A day in wales and a day at skyline...

It's raining, so I've managed to get to my computer and I've also managed to not finish 2 E4's recently, which is very annoying.

It started with a fun day of climbing with Soames in Wales. We headed up for the day and settled on some single pitching in Ogwen valley (Wales has actually got tonnes of single pitch crags, you just need a bit of nouse and a definitive guidebook to find them). We went to a little crag called Craig Caseg Fraith Isaf and started ticking through the routes. First up Soames lead Hollt Lydan (S) with a little 5a start, then I took Bulge (VS 5a). Soames them did Canol (HVS 5a) and I did Llech (HVS 5b). All the climbing was on good rock and pretty much good gear all the way up.

We headed up the crag a little to what looked in the guide book like another slab buttress with a little break at half height. The "little break" was a ledge you could have slept on and gave some broken but fun routes. Soames took A5 (HS) and I lead Olwthio (HVS 5b).

Then I jumped on Leaning Crack (E4 6a), which looked like a really nice little line. We spent a long while looked at the gear before I actually go on it. Eventually I had to. The first few moves where easy and then it became super intense for a short way and I had to place a cam really blind on the crux. I was pumped out and lowered off before jumping back on and having another go. This time I was over the crux, but with my feet wrong! I should have had them the other way around and it would all have been gravy baby but nope. As I made a really balancy move for a good hold, my feet slipped off and down I went... and out came my cam and one of the nuts beneath it. I slid down the slab pretty hard before landing with Soames (airborn at this point) about a foot off the floor.

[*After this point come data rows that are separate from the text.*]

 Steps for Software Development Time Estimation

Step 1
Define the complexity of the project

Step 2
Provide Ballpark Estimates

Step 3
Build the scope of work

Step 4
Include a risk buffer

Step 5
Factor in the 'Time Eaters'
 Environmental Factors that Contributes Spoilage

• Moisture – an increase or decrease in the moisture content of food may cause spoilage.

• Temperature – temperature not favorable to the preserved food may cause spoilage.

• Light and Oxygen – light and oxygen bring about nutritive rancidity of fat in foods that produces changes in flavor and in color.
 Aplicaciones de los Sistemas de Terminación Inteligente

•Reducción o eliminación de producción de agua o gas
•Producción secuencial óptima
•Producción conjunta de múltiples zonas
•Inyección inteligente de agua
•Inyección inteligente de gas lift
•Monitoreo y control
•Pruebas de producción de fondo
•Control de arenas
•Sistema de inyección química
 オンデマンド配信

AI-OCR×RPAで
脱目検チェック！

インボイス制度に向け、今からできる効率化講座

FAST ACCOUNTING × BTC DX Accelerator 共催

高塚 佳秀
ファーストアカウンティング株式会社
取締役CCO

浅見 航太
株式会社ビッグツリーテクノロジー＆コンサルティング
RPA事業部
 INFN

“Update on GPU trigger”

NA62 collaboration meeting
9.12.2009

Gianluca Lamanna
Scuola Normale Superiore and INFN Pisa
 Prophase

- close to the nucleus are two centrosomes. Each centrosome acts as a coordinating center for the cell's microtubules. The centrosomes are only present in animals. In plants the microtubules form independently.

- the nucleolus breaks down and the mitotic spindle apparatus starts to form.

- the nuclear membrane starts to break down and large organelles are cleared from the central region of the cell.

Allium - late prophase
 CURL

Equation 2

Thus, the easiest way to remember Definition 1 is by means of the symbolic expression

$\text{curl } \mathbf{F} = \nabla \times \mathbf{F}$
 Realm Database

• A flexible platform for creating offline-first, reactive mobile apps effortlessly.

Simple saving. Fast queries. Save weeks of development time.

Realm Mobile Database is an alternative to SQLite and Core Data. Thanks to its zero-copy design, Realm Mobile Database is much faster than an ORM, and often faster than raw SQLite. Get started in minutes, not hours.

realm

Pretty bumped and scraped I stumbled away from the crag, humbled but happy.

Night passes and I headed up to skyline with Rach with nothing in mind. I guess my mind had other things planned and I got it into my head to try Wings of Unreason (E4 6a). Off we set with a pad, trad rack and a full flask of coffee. The wind was up and we had managed to dodge the worst of the rain by the time we got to the bottom of the route, not with me sliding leg first down a gully. It took me a while to crack the first move/sequence and I tried it a couple of times down climbing each time to reassess. Eventually I committed myself to it (accidentally) and found myself above a irreversable move. So onward and upward.

I got a good cam in a low pocket slightly off route and then made the middle pockets and the final piece of gear. From he I rocked into the pocket and ditched the rest of my gear. And here is pretty much where I stayed. I couldn't bring myself to do the last move. Rach recons I spent about 2 hours on these ledges trying to convince myself to make the final move.
[BETA ALERT]
I'll point out that the final move is a dyno (well for me at least). It should have been pretty simple as it's not very far, but I didn't have it in my. Talk about no having your head in gear!

And thus ended our jaunt to skyline as I backed off sheepishly. It's still been an awesome couple of days as climbing isn't about how many grades you tick off or how hard you climbing, but about having the most fun, and for me finding out as much as you can about yourself.

I'll have to go back and do Wings of Unreason though.